Over time and after thousands of examinations, clinicians were able to equate certain ECG waveform shapes and testing parameters (heart rate, blood pressure, exertion effort, and time) to abnormalities and pathologies.
Today, the value of exercise stress testing for the prognostic assessment of patients is well accepted (Gibbons et al., 2002). In general terms, exercise stress testing is used to gauge how well the heart works when it has to pump harder and use more oxygen. As a patient walks on a treadmill or rides a stationary bike, exercise intensity is increased in order to mimic the strain placed on the heart when arteries are blocked or narrowed.
Perhaps the most widely used testing methodology is the Bruce protocol (Hill and Timmis, 2002). It has seven stages, each lasting three minutes. After taking ECG and blood pressure measurements with the patient at rest, Stage 1 begins with the patient walking at 1.7 mph (2.7 km) up a 10% incline. At this pace, the energy expended is about 4.8 times that of the patient at rest or 4.8 metabolic equivalents (METs).
The objective of the test is for each patient to achieve their maximum predicted heart rate - calculated as 220 minus the patient's age (or 210 minus the patient's age for women) - without exhibiting abnormal ECG segments, chest pain, ataxia, dizziness, or severe fatigue. Attainment of the predicted maximum heart rate is considered a good prognostic sign.
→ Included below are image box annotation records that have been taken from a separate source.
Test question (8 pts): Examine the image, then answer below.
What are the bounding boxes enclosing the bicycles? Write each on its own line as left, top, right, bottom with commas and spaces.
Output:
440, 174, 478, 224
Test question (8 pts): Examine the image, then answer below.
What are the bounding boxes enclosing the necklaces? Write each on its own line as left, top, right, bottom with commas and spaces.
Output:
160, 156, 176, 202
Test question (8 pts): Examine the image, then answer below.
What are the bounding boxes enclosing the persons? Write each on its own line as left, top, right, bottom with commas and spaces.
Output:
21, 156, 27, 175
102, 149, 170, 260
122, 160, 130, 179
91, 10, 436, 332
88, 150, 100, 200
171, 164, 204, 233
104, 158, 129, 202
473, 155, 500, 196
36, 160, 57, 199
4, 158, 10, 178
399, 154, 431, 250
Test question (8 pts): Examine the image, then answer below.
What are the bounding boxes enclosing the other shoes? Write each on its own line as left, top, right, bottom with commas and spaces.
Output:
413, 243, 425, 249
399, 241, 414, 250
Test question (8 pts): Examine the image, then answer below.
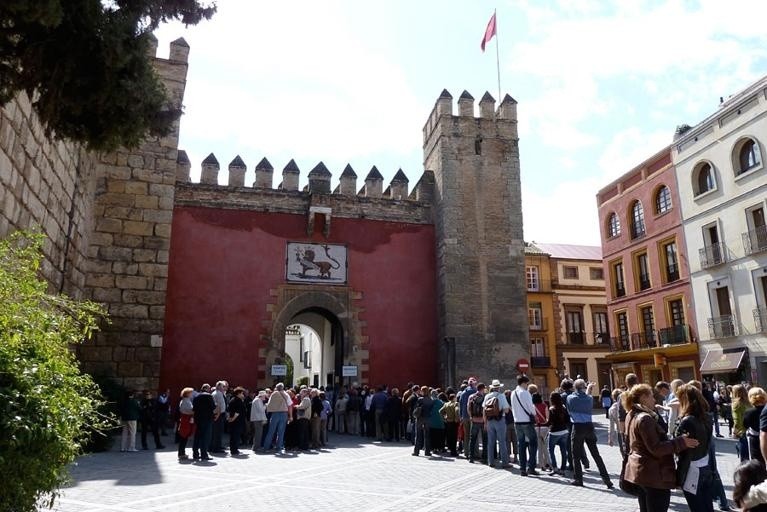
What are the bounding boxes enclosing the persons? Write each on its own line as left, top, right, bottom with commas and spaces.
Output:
335, 375, 613, 487
123, 374, 333, 462
599, 374, 766, 511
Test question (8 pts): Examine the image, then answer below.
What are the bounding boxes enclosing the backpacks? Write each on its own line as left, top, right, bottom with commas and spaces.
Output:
484, 392, 499, 416
469, 394, 483, 416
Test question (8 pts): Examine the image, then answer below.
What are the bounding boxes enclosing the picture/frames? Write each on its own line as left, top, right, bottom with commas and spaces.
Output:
284, 240, 349, 286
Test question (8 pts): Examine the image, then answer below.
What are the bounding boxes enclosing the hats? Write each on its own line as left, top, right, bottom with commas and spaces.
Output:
257, 390, 267, 396
489, 379, 503, 388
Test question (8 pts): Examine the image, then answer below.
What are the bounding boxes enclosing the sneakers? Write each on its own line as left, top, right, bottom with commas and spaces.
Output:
520, 471, 528, 476
528, 469, 538, 475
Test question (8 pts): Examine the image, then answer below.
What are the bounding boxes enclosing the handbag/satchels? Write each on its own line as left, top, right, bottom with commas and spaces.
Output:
530, 414, 535, 423
619, 453, 643, 496
412, 407, 421, 419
After the exercise has stopped, testing results continue for up to 15 minutes. ECG changes during recovery carry the same significance as those occurring during exercise. A normal test result is one in which 85% of the maximum predicted heart rate is obtained with a normal response in blood pressure and with no abnormal ECG segment changes.
During the exercise stress test, blood pressure is measured at the end of each stage. Systolic blood pressure typically rises as exercise intensifies. A level up to 225mmHg is considered normal in young adults. Diastolic blood pressure tends to fall slightly. Exercise stress tests are usually stopped if the systolic blood pressure falls by more than 20mmHg or approaches 300mmHg. A rise in diastolic blood pressure over 110 mmHg invokes caution and higher diastolic results approaching 130 mmHg are an indicator for terminating the test.
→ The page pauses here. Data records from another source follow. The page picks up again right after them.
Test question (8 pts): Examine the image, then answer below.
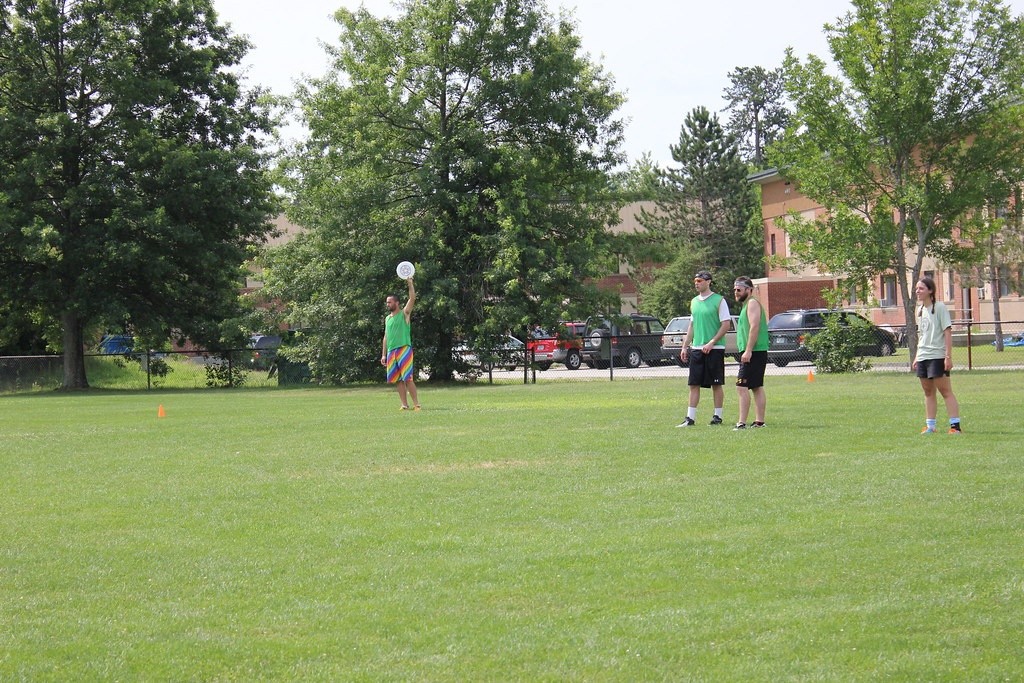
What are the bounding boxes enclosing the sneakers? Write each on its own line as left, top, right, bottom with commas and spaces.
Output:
675, 417, 695, 428
750, 421, 765, 429
708, 415, 722, 426
733, 422, 746, 430
947, 426, 961, 434
920, 426, 936, 434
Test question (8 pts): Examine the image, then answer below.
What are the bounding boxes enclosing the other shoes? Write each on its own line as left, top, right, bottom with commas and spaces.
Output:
399, 405, 421, 411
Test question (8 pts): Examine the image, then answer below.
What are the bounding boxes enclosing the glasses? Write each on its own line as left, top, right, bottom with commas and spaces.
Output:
734, 289, 741, 292
695, 279, 704, 283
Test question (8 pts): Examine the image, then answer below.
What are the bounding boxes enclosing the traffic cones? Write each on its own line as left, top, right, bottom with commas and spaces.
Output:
806, 371, 814, 382
157, 406, 167, 417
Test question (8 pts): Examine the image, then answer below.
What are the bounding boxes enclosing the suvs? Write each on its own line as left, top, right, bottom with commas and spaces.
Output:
661, 314, 741, 368
246, 332, 283, 372
579, 314, 675, 370
766, 308, 897, 366
525, 320, 587, 371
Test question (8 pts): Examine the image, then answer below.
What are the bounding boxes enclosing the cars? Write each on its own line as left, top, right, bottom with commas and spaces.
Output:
453, 335, 526, 372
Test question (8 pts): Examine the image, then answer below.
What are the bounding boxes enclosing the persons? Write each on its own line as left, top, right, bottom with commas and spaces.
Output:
912, 278, 962, 435
380, 276, 421, 413
731, 276, 769, 431
674, 270, 731, 427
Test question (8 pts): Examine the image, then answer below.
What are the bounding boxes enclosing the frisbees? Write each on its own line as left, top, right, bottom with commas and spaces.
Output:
396, 261, 415, 279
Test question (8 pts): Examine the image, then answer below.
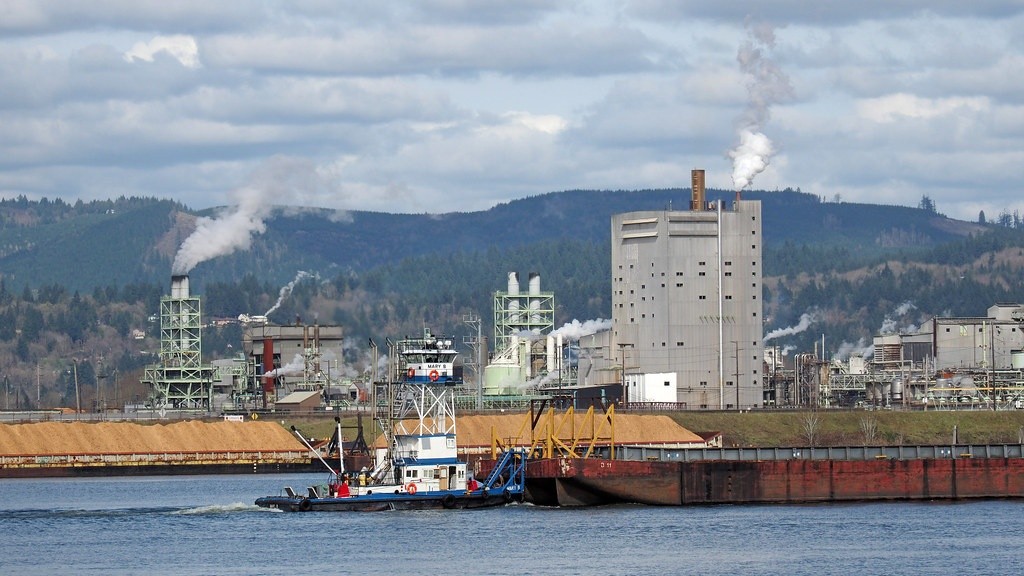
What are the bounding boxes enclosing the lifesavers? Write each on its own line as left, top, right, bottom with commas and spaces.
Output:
408, 367, 415, 379
429, 370, 440, 381
407, 483, 417, 495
Patients who reach a stage 3 of a Bruce protocol with a rise in systolic blood pressure of >30 mmHg from the onset of exercise have an annual mortality of less than 2% and are considered low risk for developing cardiovascular disease (CVD). Alternatively, patients with low exercise capacity and hypotension (low blood pressure) induced by exercise have a poor prognosis.
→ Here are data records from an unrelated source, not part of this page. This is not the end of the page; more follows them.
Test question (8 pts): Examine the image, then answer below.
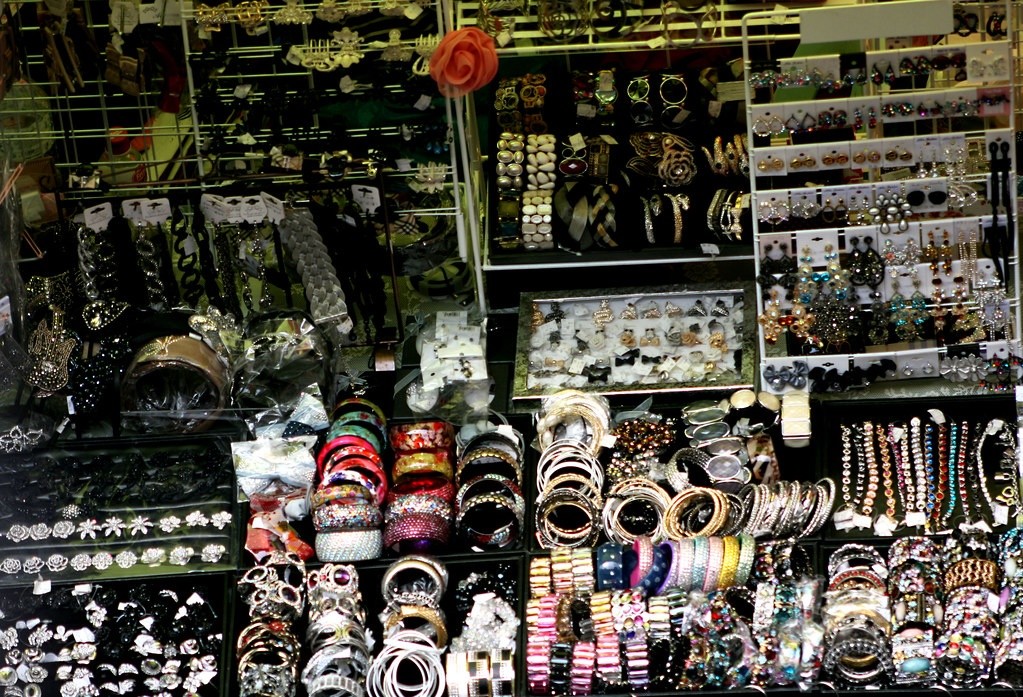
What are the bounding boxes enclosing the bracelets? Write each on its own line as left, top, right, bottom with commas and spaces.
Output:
244, 400, 1023, 697
491, 62, 752, 250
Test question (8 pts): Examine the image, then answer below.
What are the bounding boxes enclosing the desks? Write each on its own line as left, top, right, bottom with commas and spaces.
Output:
0, 312, 1023, 697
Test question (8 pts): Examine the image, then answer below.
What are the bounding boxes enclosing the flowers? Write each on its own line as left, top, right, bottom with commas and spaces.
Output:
427, 25, 499, 99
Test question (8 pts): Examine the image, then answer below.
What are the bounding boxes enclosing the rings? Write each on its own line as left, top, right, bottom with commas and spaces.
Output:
0, 451, 238, 697
529, 299, 730, 388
Reliable blood pressure measurement during exercise stress testing is essential to making an accurate diagnosis (Singh et al., 1999; Kurl et al., 2001; Fossum et al., 1998). Systolic blood pressure (SBP) during exercise has been found to predict hypertension (Allison et al., 1999), coronary heart disease (McHam et al., 1999), stroke (Kurl et al., 2001) and cardiovascular disease (CVD) death (Mundal et al., 1996). Previous studies show that excessive elevated SBP during exercise testing is a stronger predictor of mortality due to CVD than SBP at rest (Kjeldsen et al., 1997).
Unfortunately, accurate blood pressure it is not so easy to obtain. The limitations of measuring blood pressure during exercise stress testing are well described in Stress Testing, Principles and Practice by Myrvin H. Ellestad (Oxford University Press, 2003; p335 - p338). Ellestad found that simple hearing differences and observer bias among individuals led to "significant intra- and inter – observer variability" even when the common sources of blood pressure measurement error (inaccurate manometers, inappropriate sized cuffs, too rapid deflation rates, and training issues) were eliminated.
These issues can be further confounded by the noise of the patient on a treadmill. One can imagine the difficulty of taking a manual blood pressure measurement by listening for Korotkoff sounds (K-sounds) with a stethoscope under these conditions.
The SunTech Tango+
Fortunately, there is a product available today that takes the variability out of blood pressure measurement. The SunTech Medical Tango+ automated monitor for exercise stress testing accurately and reliably captures blood pressure measurements in high noise and patient motion conditions.
It does so by utilising the R-wave segment of the ECG signal to "gate" the interval for detecting the K-sounds via a special microphone tuned to K-sound frequencies. Upon stacking the detected sounds into a 3-dimensional map, proprietary algorithms search out the "peaks" to determine the Korotkoff phases that equate to systolic and diastolic blood pressures.
The SunTech Medical Tango+ automated blood pressure monitor for exercise stress testing "provides reliable automated BP (measurements) within an acceptable clinical range" (Cameron et al., 2004). It is a major advance in acquiring reliable blood pressure readings of patients undergoing exercise stress testing – enabling more accurate patient assessment and more complete differential diagnosis.